A few months ago, I rode Medellin’s San Javier Metro-cable line to the hills above Comuna 13, one of the city’s poorest and most violent sectors. It was my first visit to Medellin in quite some time and I wanted to know more about the current political climate there, so I struck up a conversation with my fellow passengers. One was a truck driver from southern Colombia who was sightseeing in Medellin while his truck underwent some repairs. The other was an Afro-Colombian man in his 30s, a native of the Choco region who moved to Comuna 13 fifteen years ago to escape guerrilla and paramilitary violence. The two men could not have come from more different backgrounds, but they enthusiastically agreed on two points: that President Alvaro Uribe should be re-elected for a second time, and that any argument against the re-election on grounds that it was undemocratic was “petty politics.”
Indeed, for seven years, Uribe has survived countless political controversies and difficulties thanks to his undying support among Colombian voters. It is remarkable, therefore, that the tide began to turn against President Uribe last week. According to recent polls, fewer than 50% of Colombians support his second re-election.
Why are we seeing this revolutionary shift in public opinion? Judging from my conversation on the Metro-cable, it probably has little to do with the argument that Uribe’s second re-election would be detrimental to Colombian democracy. Colombians have heard that argument for months, but they don’t seem to buy it. Most of them believe that democracy is about the people’s will, not about constitutional norms or term limits. Instead, Uribe’s waning popularity probably has more to do with his recent performance on the issues that Colombians care most about, security and the economy.
Colombian voters elected and re-elected President Uribe because they believed that his hard-line security policies were restoring order to the country. When Uribe came to power in 2002, the country was exhausted by the failure of his predecessors to put an end to the country’s vicious cycle of drugs, insurgency, and violence. During his first years in office, Uribe gave Colombia a sense of hope and relief that it had been yearning for for decades, reducing homicides by over 40%. Recently, however, perceptions of violence have been on the rise, especially in Colombia’s major cities.
+--
Directions:
1. In the article on Uribe's re-election, by how much did Uribe reduce homicides during his first years in office?
2. According to the article on Uribe's re-election, why is the argument that a second re-election would harm democracy probably not behind the shift in public opinion? Answer in one to three sentences.
3. Proceed with the article on Uribe's re-election, starting after its last sentence.

Dataset records:
+--
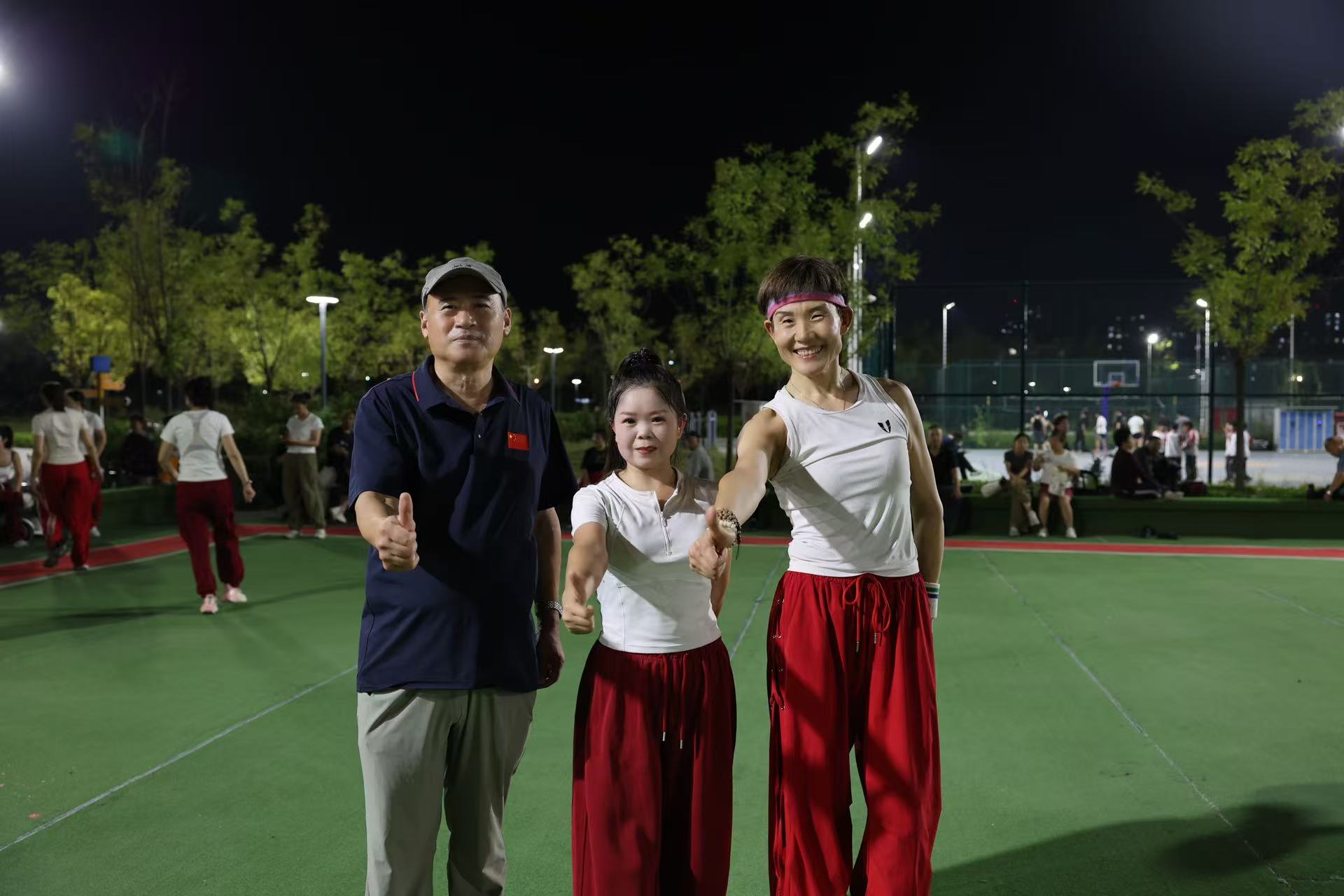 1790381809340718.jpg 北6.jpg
+--
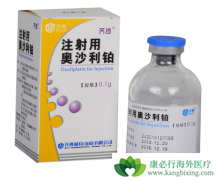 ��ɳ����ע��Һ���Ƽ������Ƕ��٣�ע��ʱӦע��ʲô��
+--
Your written answers:
1. By over 40%.

2. Colombians have heard that argument for months but don't seem to accept it. Most of them believe democracy is about the people's will, not about constitutional norms or term limits.

3.
Urban crime has been a growing concern for months but, until recently, public opinion polls did not reflect any political fallout from this crime wave. Uribe’s approval ratings remained high, suggesting that the public still had faith in the president and perhaps was waiting for his latest security measures to take effect. In the first months of 2010, however, that patience has worn thin and the president’s inability to stem the steady increase in crime rates has finally caught up with him at the polls.
The same can be said of the economy. During Uribe’s first six years in office, the Colombian economy experienced steady growth. By contrast, the past two years have been gloomy ones for Colombian workers, as the global economic downturn has hit the local jobs market particularly hard. According to the latest data, Colombia’s unemployment rate now stands at over 12%, the highest in Latin America. On this issue, as on the issue of security, Colombians are losing their patience and demanding fresh ideas.
Meanwhile, Uribe has stumbled into a series of political controversies. Earlier this year, when Uribe suggested that the government pay Medellin students to become informants against local organized crime, his proposal immediately drew criticism from students, teachers, academics and local officials. During a recent panel discussion at Jorge Tadeo Lozano University in Bogota, the president struggled to defend himself while the panelists, who included notable academics and journalists, bombarded him with harsh accusations that his government was undemocratic and lacked moral authority.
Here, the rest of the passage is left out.